Il faut rappeler que les instruments gérés par les fonds de CCR Asset Management ont des profils de risque linéaire (actions, obligations, CDS) ou non linéaire c’est-à-dire convexe (comme les swaps de variance & les options vanille). Si vous ne maîtrisez pas les modèles de données ou de valorisation et leurs hypothèses sous jacentes, il sera difficile de comprendre comment les instruments en position réagissent aux stress tests, les résultats de ces stress étant en partie liés au modèle de valorisation et de données choisi.

La mise en œuvre de stress tests suppose donc en amont un processus robuste et structuré de validation des modèles.

Quelles sont les suites données aux exercices de stress tests ?

Les scénarios les plus défavorables pour les fonds sont analysés en comité des risques et une limite interne est susceptible d’être mise en place. Cela peut prendre plusieurs formes, comme un niveau plancher en deçà duquel la valeur liquidative du fonds ne doit pas baisser sur un horizon d’investissement donné. À ceci se rajoute un process d’escalade formel du gérant à la direction générale permettant en cas de dépassement une correction dans des conditions de réactivité acceptables.

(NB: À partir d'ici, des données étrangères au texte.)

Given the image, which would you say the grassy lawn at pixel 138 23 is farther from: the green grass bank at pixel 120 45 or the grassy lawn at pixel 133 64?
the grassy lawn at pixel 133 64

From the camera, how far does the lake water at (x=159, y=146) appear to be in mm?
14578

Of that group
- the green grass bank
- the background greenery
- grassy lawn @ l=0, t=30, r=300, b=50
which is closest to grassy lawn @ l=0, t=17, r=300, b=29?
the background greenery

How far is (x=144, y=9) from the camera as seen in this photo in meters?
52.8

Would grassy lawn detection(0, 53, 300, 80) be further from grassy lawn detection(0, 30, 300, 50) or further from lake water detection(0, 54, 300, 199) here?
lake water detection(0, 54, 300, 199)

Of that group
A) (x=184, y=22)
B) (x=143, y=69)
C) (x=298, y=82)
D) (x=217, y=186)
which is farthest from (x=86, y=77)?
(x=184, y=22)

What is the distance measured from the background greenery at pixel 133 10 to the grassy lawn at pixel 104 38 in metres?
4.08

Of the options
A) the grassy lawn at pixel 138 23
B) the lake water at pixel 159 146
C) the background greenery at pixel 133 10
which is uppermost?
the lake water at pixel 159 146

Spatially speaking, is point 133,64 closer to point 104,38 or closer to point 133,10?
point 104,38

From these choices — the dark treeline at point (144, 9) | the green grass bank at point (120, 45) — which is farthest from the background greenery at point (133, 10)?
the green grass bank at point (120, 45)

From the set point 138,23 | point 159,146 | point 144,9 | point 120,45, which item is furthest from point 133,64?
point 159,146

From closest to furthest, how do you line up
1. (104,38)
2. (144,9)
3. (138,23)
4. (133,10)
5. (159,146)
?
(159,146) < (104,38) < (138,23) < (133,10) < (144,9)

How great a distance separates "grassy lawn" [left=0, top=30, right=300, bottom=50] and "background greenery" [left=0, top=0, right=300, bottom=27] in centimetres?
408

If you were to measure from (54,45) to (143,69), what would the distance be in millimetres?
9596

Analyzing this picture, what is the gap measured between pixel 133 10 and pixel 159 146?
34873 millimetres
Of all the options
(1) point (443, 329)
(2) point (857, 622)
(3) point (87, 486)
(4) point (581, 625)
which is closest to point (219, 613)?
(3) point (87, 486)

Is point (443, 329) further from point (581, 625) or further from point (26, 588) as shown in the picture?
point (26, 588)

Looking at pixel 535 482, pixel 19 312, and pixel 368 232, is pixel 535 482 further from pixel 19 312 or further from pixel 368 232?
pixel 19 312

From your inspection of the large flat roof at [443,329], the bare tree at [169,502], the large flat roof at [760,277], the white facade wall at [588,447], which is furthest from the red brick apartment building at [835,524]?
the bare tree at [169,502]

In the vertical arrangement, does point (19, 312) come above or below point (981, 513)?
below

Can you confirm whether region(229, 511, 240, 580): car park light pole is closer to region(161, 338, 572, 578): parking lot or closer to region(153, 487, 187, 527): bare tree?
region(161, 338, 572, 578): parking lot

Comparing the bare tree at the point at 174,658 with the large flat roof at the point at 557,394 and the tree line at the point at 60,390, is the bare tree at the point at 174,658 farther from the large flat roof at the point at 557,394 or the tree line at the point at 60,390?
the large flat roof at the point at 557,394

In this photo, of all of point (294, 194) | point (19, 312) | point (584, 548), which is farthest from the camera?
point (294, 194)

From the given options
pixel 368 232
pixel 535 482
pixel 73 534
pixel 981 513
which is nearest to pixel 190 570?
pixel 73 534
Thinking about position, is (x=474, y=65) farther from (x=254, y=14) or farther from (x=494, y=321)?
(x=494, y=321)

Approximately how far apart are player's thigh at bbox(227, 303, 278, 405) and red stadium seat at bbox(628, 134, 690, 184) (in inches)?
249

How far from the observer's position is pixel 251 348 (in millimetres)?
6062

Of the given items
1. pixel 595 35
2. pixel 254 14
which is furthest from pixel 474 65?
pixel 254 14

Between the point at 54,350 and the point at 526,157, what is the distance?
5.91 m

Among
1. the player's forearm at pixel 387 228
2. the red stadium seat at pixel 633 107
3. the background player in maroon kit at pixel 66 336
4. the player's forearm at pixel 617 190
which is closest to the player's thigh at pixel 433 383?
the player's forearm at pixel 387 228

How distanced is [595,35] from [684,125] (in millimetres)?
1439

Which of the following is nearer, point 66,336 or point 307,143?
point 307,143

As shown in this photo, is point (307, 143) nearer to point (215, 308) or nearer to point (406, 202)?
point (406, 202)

Qu’est ce qui a changé depuis la crise ?

Il est clair que l’attention accordée aux stress tests est plus importante que par le passé. La crise a mis en exergue avec force les limites de la VaR qui restent fonction de scénarios passés. Les stress tests sont désormais perçus tant au niveau des équipes de risque, des instances de direction que des autorités de tutelle comme son complément indispensable. Les engagements pris par CCR Asset Management auprès de l’AMF dans son programme d’activité incluent désormais la mise en œuvre de stress tests pour les fonds dits sophistiqués. La crise a également mis en exergue la supériorité de l’approche reverse stress tests, c’est-à-dire d’une approche qui identifie le ou les scénarios susceptibles de contribuer à un niveau de perte donné défini en amont.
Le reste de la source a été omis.